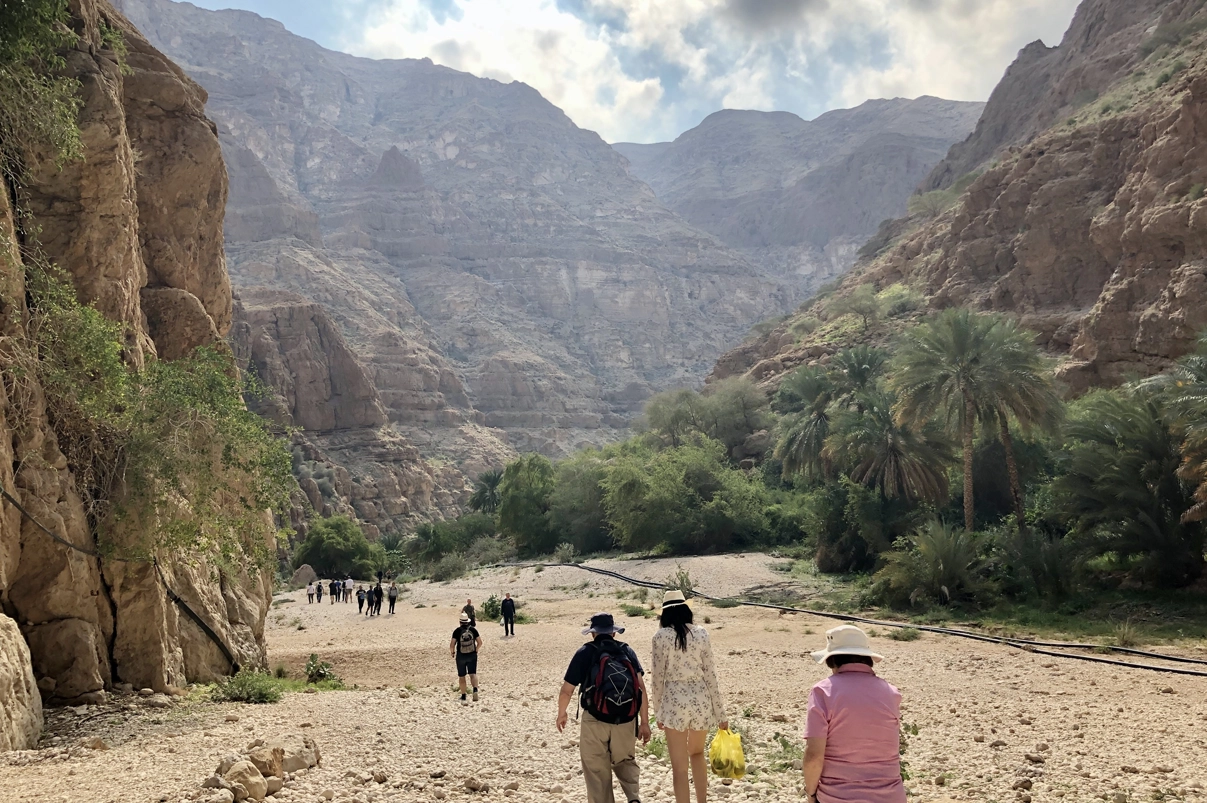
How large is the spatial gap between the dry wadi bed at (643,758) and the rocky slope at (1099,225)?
19.9 metres

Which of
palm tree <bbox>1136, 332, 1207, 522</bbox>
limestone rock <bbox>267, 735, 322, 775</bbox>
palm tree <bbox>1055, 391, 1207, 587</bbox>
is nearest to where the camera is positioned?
limestone rock <bbox>267, 735, 322, 775</bbox>

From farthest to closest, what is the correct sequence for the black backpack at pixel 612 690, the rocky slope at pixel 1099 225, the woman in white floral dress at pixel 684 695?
the rocky slope at pixel 1099 225, the woman in white floral dress at pixel 684 695, the black backpack at pixel 612 690

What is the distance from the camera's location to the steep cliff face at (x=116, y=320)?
902 cm

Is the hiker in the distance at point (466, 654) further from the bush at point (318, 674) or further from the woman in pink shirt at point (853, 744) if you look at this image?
the woman in pink shirt at point (853, 744)

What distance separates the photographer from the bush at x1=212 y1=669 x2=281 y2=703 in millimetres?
10062

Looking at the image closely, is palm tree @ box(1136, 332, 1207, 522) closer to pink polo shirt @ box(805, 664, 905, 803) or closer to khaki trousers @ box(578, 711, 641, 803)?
khaki trousers @ box(578, 711, 641, 803)

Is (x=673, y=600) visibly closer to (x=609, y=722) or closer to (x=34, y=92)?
(x=609, y=722)

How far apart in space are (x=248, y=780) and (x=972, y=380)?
872 inches

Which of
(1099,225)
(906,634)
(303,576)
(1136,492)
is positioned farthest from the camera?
(303,576)

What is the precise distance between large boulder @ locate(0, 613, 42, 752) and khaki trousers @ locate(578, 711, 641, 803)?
504cm

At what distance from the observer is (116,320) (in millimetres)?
11508

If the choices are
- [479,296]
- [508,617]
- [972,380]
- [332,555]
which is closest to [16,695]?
[508,617]

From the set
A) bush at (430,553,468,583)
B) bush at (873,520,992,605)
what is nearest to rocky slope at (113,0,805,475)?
bush at (430,553,468,583)

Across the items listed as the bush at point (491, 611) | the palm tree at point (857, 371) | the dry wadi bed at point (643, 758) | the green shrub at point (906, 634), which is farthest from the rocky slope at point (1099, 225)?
the bush at point (491, 611)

### GIVEN TASK
Reproduce all of the data above word for word, omitting the pictures.

### COMPLETE ANSWER
How large is the spatial gap between the dry wadi bed at (643,758) and the rocky slope at (1099,225)?
19.9 metres

Which of
palm tree <bbox>1136, 332, 1207, 522</bbox>
limestone rock <bbox>267, 735, 322, 775</bbox>
palm tree <bbox>1055, 391, 1207, 587</bbox>
is nearest to where the camera is positioned?
limestone rock <bbox>267, 735, 322, 775</bbox>

From farthest to closest, what is the correct sequence for the black backpack at pixel 612 690, the rocky slope at pixel 1099 225, the woman in white floral dress at pixel 684 695?
the rocky slope at pixel 1099 225, the woman in white floral dress at pixel 684 695, the black backpack at pixel 612 690

What is the distance from the camera's location to the steep cliff face at (x=116, y=320)?
902 cm

Is the hiker in the distance at point (466, 654) further from the bush at point (318, 674) or further from the woman in pink shirt at point (853, 744) if you look at this image?
the woman in pink shirt at point (853, 744)

What distance separates the photographer from the bush at x1=212 y1=669 x2=281 y2=703 in millimetres?
10062

Looking at the image closely, is palm tree @ box(1136, 332, 1207, 522) closer to pink polo shirt @ box(805, 664, 905, 803) or closer to khaki trousers @ box(578, 711, 641, 803)?
khaki trousers @ box(578, 711, 641, 803)

Is (x=673, y=600) visibly closer to (x=609, y=722) or closer to (x=34, y=92)?
(x=609, y=722)

How far apart in space are (x=248, y=780) and (x=972, y=380)?
872 inches

Which of
(1099,225)
(906,634)
(303,576)
(1136,492)
is positioned farthest from the camera?
(303,576)

What is the precise distance between large boulder @ locate(0, 613, 42, 752) and khaki trousers @ locate(578, 711, 641, 803)?
504cm

At what distance from the observer is (116,320) (in millimetres)?
11508

If the choices are
- [479,296]
- [508,617]
- [972,380]
- [332,555]
which is closest to [16,695]?
[508,617]

From the set
A) bush at (430,553,468,583)
B) bush at (873,520,992,605)
what is nearest to rocky slope at (113,0,805,475)?
bush at (430,553,468,583)

Across the items listed as the bush at point (491, 611) | the palm tree at point (857, 371) | the dry wadi bed at point (643, 758) | the green shrub at point (906, 634), which is farthest from the rocky slope at point (1099, 225)?
the bush at point (491, 611)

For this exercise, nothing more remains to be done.